Collected data:
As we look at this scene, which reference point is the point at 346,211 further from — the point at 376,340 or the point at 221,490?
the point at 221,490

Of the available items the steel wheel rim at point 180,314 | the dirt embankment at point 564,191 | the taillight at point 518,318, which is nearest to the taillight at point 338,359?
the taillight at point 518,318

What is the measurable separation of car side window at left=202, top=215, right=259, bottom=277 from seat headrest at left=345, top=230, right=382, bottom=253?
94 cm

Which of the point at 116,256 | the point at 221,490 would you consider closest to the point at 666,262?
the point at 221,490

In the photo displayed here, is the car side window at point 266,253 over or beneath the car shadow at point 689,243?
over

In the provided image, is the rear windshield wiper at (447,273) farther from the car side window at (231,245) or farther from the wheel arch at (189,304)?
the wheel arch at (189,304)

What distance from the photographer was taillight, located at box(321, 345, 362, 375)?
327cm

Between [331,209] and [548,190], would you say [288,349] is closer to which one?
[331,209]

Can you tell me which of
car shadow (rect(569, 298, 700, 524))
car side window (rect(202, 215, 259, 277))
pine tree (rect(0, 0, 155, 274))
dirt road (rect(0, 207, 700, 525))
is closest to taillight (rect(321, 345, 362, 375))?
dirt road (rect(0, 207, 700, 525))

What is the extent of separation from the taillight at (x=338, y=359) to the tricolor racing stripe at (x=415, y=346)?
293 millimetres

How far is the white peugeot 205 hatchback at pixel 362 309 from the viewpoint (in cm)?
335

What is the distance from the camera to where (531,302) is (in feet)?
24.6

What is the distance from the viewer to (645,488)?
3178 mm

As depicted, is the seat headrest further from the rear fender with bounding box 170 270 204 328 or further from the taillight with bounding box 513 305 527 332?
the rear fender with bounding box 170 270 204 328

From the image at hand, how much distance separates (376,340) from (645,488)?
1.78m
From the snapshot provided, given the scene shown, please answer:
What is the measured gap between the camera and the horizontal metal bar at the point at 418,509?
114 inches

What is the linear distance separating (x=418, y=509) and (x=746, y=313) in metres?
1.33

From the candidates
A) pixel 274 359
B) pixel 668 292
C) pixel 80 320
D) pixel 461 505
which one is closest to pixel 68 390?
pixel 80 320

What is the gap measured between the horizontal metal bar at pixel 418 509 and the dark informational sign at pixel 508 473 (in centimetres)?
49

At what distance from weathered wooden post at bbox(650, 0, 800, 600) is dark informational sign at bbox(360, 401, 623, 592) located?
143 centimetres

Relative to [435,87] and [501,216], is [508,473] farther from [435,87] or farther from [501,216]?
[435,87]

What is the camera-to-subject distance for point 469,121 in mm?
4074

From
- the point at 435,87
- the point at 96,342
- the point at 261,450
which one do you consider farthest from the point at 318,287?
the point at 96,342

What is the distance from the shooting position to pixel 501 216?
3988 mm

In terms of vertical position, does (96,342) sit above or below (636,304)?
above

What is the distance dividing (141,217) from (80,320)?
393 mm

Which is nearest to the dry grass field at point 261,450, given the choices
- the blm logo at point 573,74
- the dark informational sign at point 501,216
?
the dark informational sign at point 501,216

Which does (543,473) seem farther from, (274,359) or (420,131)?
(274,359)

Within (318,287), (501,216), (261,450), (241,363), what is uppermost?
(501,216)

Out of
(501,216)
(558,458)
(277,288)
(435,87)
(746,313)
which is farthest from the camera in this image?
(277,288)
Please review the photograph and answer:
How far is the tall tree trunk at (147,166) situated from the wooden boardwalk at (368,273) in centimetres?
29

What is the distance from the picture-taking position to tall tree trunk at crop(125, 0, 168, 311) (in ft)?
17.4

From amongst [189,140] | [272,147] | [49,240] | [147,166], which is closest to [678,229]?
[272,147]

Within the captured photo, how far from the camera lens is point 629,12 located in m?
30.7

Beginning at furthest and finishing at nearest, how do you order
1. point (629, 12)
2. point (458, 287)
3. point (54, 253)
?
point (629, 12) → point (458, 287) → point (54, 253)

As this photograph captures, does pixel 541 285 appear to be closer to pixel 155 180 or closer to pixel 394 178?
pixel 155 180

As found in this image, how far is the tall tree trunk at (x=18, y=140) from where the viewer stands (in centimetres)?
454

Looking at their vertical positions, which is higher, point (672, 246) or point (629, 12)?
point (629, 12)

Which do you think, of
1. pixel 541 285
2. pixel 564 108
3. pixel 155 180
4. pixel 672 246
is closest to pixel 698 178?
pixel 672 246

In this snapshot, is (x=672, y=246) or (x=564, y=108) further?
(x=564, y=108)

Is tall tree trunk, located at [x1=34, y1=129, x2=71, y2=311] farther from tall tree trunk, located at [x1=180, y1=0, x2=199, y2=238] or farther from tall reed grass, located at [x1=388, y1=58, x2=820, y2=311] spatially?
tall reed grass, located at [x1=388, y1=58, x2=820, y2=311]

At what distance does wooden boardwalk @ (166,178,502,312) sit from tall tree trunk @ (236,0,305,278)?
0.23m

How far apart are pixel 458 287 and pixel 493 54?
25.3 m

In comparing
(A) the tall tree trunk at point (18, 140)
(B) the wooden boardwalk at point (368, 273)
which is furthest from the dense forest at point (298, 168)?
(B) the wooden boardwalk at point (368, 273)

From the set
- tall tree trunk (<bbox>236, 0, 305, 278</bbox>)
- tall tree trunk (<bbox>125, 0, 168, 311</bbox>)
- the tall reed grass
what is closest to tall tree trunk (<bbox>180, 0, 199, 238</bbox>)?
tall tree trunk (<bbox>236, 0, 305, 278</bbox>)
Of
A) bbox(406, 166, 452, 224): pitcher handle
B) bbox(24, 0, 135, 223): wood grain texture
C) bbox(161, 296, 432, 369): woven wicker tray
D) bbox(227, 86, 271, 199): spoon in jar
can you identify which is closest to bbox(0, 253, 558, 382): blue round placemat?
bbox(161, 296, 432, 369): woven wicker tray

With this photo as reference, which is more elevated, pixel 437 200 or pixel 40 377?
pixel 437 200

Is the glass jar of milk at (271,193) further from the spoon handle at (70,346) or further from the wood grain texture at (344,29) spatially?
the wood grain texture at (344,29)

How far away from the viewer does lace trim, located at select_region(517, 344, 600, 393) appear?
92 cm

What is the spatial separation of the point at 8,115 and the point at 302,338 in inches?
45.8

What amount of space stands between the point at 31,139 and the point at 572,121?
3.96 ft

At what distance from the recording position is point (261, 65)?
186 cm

## WHAT IS ASKED:
Type out all of the material again, word for word.

## WORKED SOLUTION:
As we look at this scene, which reference point is the point at 346,211 further from — the point at 376,340 or the point at 221,490?
the point at 221,490

Of the available items the steel wheel rim at point 180,314 | the dirt embankment at point 564,191 | the taillight at point 518,318, which is nearest to the taillight at point 338,359?
the taillight at point 518,318

What is the measurable separation of car side window at left=202, top=215, right=259, bottom=277 from seat headrest at left=345, top=230, right=382, bottom=253?
94 cm

Which of the point at 116,256 | the point at 221,490 would you consider closest to the point at 666,262?
the point at 221,490

In the photo displayed here, is the car side window at point 266,253 over or beneath the car shadow at point 689,243?
over

In the provided image, is the rear windshield wiper at (447,273) farther from the car side window at (231,245) or farther from the wheel arch at (189,304)?
the wheel arch at (189,304)

What distance from the photographer was taillight, located at box(321, 345, 362, 375)?
327cm

Between [331,209] and [548,190], would you say [288,349] is closer to which one?
[331,209]

Can you tell me which of
car shadow (rect(569, 298, 700, 524))
car side window (rect(202, 215, 259, 277))
pine tree (rect(0, 0, 155, 274))
dirt road (rect(0, 207, 700, 525))
is closest to taillight (rect(321, 345, 362, 375))?
dirt road (rect(0, 207, 700, 525))

What is the extent of separation from the taillight at (x=338, y=359) to the tricolor racing stripe at (x=415, y=346)?
293 millimetres

How far is the white peugeot 205 hatchback at pixel 362 309 from the viewpoint (in cm)?
335

What is the distance from the camera to where (531,302) is (in feet)?
24.6

What is the distance from the viewer to (645,488)?
3178 mm

As depicted, is the seat headrest further from the rear fender with bounding box 170 270 204 328 or further from the taillight with bounding box 513 305 527 332?
the rear fender with bounding box 170 270 204 328

From the image at hand, how much distance separates (376,340) from (645,488)?
1.78m
From the snapshot provided, given the scene shown, please answer:
What is the measured gap between the camera and the horizontal metal bar at the point at 418,509?
114 inches

What is the linear distance separating (x=418, y=509) and (x=746, y=313) in metres?
1.33

From the candidates
A) pixel 274 359
B) pixel 668 292
C) pixel 80 320
D) pixel 461 505
which one is closest to pixel 68 390?
pixel 80 320

What is the gap measured between the horizontal metal bar at pixel 418 509 and the dark informational sign at pixel 508 473 (in centimetres)?
49

At what distance from weathered wooden post at bbox(650, 0, 800, 600) is dark informational sign at bbox(360, 401, 623, 592) located?
143 centimetres

Relative to [435,87] and [501,216], is [508,473] farther from [435,87] or farther from [501,216]?
[435,87]

What is the camera-to-subject distance for point 469,121 in mm?
4074

From
- the point at 435,87
- the point at 96,342
- the point at 261,450
which one do you consider farthest from the point at 318,287?
the point at 96,342

What is the distance from the shooting position to pixel 501 216?
3988 mm

In terms of vertical position, does (96,342) sit above or below (636,304)?
above

What is the distance dividing (141,217) from (80,320)?
393 mm

Which is nearest to the dry grass field at point 261,450, given the choices
- the blm logo at point 573,74
- the dark informational sign at point 501,216
?
the dark informational sign at point 501,216

Which does (543,473) seem farther from, (274,359) or (420,131)?
(274,359)

Within (318,287), (501,216), (261,450), (241,363), what is uppermost?
(501,216)

Out of
(501,216)
(558,458)
(277,288)
(435,87)
(746,313)
which is farthest from the camera in this image?
(277,288)
Please review the photograph and answer:
How far is the tall tree trunk at (147,166) situated from the wooden boardwalk at (368,273) in centimetres?
29

What is the distance from the picture-taking position to tall tree trunk at crop(125, 0, 168, 311) (in ft)?
17.4

From amongst [189,140] | [272,147] | [49,240] | [147,166], which is closest to [678,229]?
[272,147]

Within the captured photo, how far from the camera lens is point 629,12 located in m?
30.7

Beginning at furthest and finishing at nearest, how do you order
1. point (629, 12)
2. point (458, 287)
3. point (54, 253)
?
point (629, 12) → point (458, 287) → point (54, 253)

As this photograph captures, does pixel 541 285 appear to be closer to pixel 155 180 or closer to pixel 394 178?
pixel 155 180

As found in this image, how far is the tall tree trunk at (x=18, y=140) from where the viewer stands (in centimetres)?
454

Looking at their vertical positions, which is higher, point (672, 246) or point (629, 12)?
point (629, 12)

Which do you think, of
1. pixel 541 285
2. pixel 564 108
3. pixel 155 180
4. pixel 672 246
is closest to pixel 698 178?
pixel 672 246

In this snapshot, is (x=672, y=246) or (x=564, y=108) further?
(x=564, y=108)

Is tall tree trunk, located at [x1=34, y1=129, x2=71, y2=311] farther from tall tree trunk, located at [x1=180, y1=0, x2=199, y2=238] or farther from tall reed grass, located at [x1=388, y1=58, x2=820, y2=311] spatially?
tall reed grass, located at [x1=388, y1=58, x2=820, y2=311]

At what distance does wooden boardwalk @ (166,178,502,312) sit from tall tree trunk @ (236,0,305,278)?
0.23m

How far apart are pixel 458 287 and pixel 493 54?
25.3 m

In comparing
(A) the tall tree trunk at point (18, 140)
(B) the wooden boardwalk at point (368, 273)
which is furthest from the dense forest at point (298, 168)?
(B) the wooden boardwalk at point (368, 273)

From the set
- tall tree trunk (<bbox>236, 0, 305, 278</bbox>)
- tall tree trunk (<bbox>125, 0, 168, 311</bbox>)
- the tall reed grass
what is closest to tall tree trunk (<bbox>180, 0, 199, 238</bbox>)?
tall tree trunk (<bbox>236, 0, 305, 278</bbox>)
Of
A) bbox(406, 166, 452, 224): pitcher handle
B) bbox(24, 0, 135, 223): wood grain texture
C) bbox(161, 296, 432, 369): woven wicker tray
D) bbox(227, 86, 271, 199): spoon in jar
can you identify which is closest to bbox(0, 253, 558, 382): blue round placemat?
bbox(161, 296, 432, 369): woven wicker tray

With this photo as reference, which is more elevated, pixel 437 200 or pixel 40 377?
pixel 437 200

Is the glass jar of milk at (271,193) further from the spoon handle at (70,346) or further from the wood grain texture at (344,29) spatially?
the wood grain texture at (344,29)

How far away from the viewer does lace trim, located at select_region(517, 344, 600, 393) appear?
92 cm

What is the spatial separation of the point at 8,115 and the point at 302,338 in inches?
45.8

What amount of space stands between the point at 31,139 and the point at 572,121?
3.96 ft

At what distance from the recording position is point (261, 65)?
186 cm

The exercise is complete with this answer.